De hecho, su nombre revive cada año con fuerza en efemérides, pero también en debates sobre actuación, cultura pop y figuras rebeldes que desafiaron el sistema.
Brando no solo actuó, reescribió las reglas del cine.
El actor que hizo “real” la actuación
Primero, hay que entender por qué Brando cambió todo. Mientras Hollywood privilegiaba actuaciones teatrales y sobreactuadas, él apostó por algo distinto, naturalidad, silencios y emoción cruda.
Su formación con Stella Adler lo conectó con el sistema de Konstantin Stanislavski, una técnica que buscaba interpretar desde la verdad emocional del personaje.
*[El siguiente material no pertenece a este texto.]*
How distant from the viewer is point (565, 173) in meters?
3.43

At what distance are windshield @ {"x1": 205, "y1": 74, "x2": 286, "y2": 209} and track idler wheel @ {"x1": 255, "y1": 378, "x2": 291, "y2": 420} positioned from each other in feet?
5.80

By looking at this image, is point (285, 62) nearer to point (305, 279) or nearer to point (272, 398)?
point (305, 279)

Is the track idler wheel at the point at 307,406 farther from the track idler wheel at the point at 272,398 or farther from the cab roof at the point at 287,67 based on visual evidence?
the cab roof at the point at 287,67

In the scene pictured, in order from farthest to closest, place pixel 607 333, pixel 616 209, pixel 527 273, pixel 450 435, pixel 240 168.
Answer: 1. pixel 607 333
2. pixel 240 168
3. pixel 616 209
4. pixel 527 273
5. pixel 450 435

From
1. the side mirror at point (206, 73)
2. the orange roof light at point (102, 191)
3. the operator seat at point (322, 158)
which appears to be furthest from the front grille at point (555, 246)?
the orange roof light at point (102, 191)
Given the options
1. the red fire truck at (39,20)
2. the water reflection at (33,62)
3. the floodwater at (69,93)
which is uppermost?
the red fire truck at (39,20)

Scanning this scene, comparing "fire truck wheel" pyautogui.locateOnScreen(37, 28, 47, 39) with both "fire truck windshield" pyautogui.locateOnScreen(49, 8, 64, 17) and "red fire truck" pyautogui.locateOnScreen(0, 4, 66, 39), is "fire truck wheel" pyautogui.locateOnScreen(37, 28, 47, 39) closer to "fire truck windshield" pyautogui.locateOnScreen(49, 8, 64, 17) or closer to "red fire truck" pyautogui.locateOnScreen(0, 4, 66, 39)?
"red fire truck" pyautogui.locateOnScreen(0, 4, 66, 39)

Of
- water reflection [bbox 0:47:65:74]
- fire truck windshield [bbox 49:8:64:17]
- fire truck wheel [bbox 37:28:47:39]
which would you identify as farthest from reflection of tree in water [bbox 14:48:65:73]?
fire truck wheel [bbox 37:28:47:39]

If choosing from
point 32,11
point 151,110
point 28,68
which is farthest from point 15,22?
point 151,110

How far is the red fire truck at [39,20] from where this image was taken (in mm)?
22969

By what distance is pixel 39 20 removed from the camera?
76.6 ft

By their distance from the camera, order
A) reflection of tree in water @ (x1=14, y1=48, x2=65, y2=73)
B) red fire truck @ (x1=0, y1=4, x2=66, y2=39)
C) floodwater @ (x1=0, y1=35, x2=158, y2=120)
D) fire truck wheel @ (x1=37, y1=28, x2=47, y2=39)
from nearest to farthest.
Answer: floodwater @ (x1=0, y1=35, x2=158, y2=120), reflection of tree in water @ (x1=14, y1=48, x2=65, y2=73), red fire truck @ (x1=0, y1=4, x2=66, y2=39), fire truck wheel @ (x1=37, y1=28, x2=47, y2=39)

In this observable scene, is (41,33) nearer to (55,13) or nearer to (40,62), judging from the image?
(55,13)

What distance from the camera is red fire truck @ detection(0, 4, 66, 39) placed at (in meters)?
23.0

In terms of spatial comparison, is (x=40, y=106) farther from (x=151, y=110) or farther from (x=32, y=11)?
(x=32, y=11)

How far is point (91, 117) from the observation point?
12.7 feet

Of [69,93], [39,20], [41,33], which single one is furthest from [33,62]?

Por eso, cuando apareció en “Un tranvía llamado deseo” y luego en “On the Waterfront”, el público vio algo nuevo. Un actor que no parecía actuar. Ese quiebre marcó el inicio de la actuación moderna.
Además, su método no se quedaba en el guion. Brando observaba a la gente, imitaba gestos y construía personajes desde la psicología.
Esa obsesión lo llevó incluso a internarse en un hospital militar para preparar un papel.
Genio, polémica y un legado que sigue vivo
Sin embargo, su historia no fue lineal. Brando también incomodó a la industria. Su carácter impredecible, su rechazo a normas y su activismo político lo transformaron en una figura polémica.
Aun así, su impacto resulta innegable. Películas como "El padrino" o "Apocalypse Now" consolidaron su estatus de mito, mientras que su interpretación de Vito Corleone redefinió el concepto de personaje icónico en el cine.
De hecho, expertos coinciden en que su estilo influyó en generaciones completas de actores, desde el realismo emocional hasta la improvisación en escena.